**To-do item**: Reproduce each of the following records word for word.

**Source material**:
--------

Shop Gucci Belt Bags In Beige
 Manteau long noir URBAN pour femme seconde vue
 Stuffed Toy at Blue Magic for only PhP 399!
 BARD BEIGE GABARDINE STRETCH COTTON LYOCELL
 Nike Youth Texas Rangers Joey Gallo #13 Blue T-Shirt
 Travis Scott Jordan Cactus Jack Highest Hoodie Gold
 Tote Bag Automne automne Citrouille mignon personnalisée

--------

**Solution to this exercise**:
Shop Gucci Belt Bags In Beige
 Manteau long noir URBAN pour femme seconde vue
 Stuffed Toy at Blue Magic for only PhP 399!
 BARD BEIGE GABARDINE STRETCH COTTON LYOCELL
 Nike Youth Texas Rangers Joey Gallo #13 Blue T-Shirt
 Travis Scott Jordan Cactus Jack Highest Hoodie Gold
 Tote Bag Automne automne Citrouille mignon personnalisée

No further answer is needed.